Tout juste à côté, la Plèbe, chloroformée à mort. Silencieuse, complice et distraite, au point d’énerver le peintre Mugabo. Elle regarde la scène, embrouillée par Werrason, un danseur du temple. Le Semi-Dictateur parait pourtant manquer de stratégie claire, la bande à Brutus aussi : jouant contre la montre, contre chronos, le père des dieux, fils du Chaos, contre qui, personne n’a jamais rien obtenu.  Le remontoir du temps n’est pas encore inventé, il aura permis à cet homme, qui reste mystérieusement maître du jeu, et un étrangement meilleur de sa classe, face à ces Brutus manqués….  de revenir dans la période de ses triomphes et repartir ainsi en solitaire, sans hésitation, en écrasant tout sur son passage, comme un certain Edouardo Dos Santos, Monarque confirmé…

Vois-tu, mon cher frère Benoît Mugabo, nous en sommes là, avec toi, débout. Fronts dressés et fiers. A peindre cette scène, l’une des plus désolantes de l’histoire de notre nation.  Prêts à faire de la prison. Nous n’avons pas peur.

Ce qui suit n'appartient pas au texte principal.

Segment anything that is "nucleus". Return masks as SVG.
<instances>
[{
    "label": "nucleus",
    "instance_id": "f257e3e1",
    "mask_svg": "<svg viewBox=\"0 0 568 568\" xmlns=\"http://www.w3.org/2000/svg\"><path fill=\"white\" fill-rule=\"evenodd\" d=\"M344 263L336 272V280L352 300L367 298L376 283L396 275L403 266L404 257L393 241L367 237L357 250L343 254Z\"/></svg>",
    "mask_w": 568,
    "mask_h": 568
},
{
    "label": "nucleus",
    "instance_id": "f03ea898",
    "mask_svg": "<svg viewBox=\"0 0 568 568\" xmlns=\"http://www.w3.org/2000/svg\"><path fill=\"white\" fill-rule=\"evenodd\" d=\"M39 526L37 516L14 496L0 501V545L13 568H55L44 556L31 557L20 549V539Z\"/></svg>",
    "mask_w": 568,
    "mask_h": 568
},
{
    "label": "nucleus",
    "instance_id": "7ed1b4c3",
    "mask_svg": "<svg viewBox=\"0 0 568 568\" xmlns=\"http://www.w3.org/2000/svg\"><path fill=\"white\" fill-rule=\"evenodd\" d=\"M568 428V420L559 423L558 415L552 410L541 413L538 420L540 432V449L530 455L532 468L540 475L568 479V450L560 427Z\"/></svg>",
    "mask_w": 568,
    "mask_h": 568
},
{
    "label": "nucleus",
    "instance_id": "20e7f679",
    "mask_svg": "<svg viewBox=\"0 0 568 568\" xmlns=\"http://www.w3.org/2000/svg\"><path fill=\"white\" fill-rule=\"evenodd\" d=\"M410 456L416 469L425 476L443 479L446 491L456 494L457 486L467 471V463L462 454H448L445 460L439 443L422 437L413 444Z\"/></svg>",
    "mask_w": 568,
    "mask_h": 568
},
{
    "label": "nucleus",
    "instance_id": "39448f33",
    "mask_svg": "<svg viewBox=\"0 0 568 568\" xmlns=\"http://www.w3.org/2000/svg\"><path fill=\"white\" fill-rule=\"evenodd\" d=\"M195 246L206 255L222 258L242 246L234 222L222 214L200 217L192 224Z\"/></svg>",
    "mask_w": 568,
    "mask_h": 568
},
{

Nous ne sommes pas complices. Voyez-vous, chers Precy Numbi, Benito Mupenzi et Taylor Ndungo, mes frères, la révolution est une longue route, où parfois, ceux qui la mène paraissent désemparés, désabusés ; mais à l’ultime fin, elle finit toujours par survire, et personne ne sait alors quand elle pointe son nez.

Tenez bon, tenons bon. Comme le disait un autre fou, comme nous : « Qu’importe où nous surprendra la mort ; qu’elle soit la bienvenue pourvu que notre cri de guerre soit entendu, qu’une autre main se tende pour empoigner nos armes, et que d’autres hommes se lèvent pour entonner les chants funèbres dans le crépitement des mitrailleuses et des nouveaux cris de guerre et de victoire. »

LITSANI CHOUKRAN,
Le Fondé.

4 comments
  1. Cher neveu
    Tu me demande de t’expliquer cet article? Je ne saurais le faire. C’est de la poésie?, littérature? philosophie? je ne sais pas. Tu sais que moi aussi je suis autodidacte. Oui je sais que tu es parlementaire débout. Depuis quelques jours, je n’arrive pas à bien comprendre ce qu’il dit. C’est ésotérique pour moi. Seuls les initiés peuvent expliquer. Je crois qu’il veut dire que la vidéo qui t’a fait pleurer est un montage qui est un montage d’un frère au rais. Merci ‘chukran’ quand même à monsieur. Sans lui tu ne m’aurais pas écrit.

  2. Excellent article. Il est très interpellateur. Merci pour cette exhortation à ne pas sombrer dans le fatalisme et dans la résignation. Dressons nos fronts et engageons-nous avec courage et lucidité à imposer le respect de notre dignité humaine en tant qu’êtres nés égaux et créés à l’image et à la ressemblance de Dieu.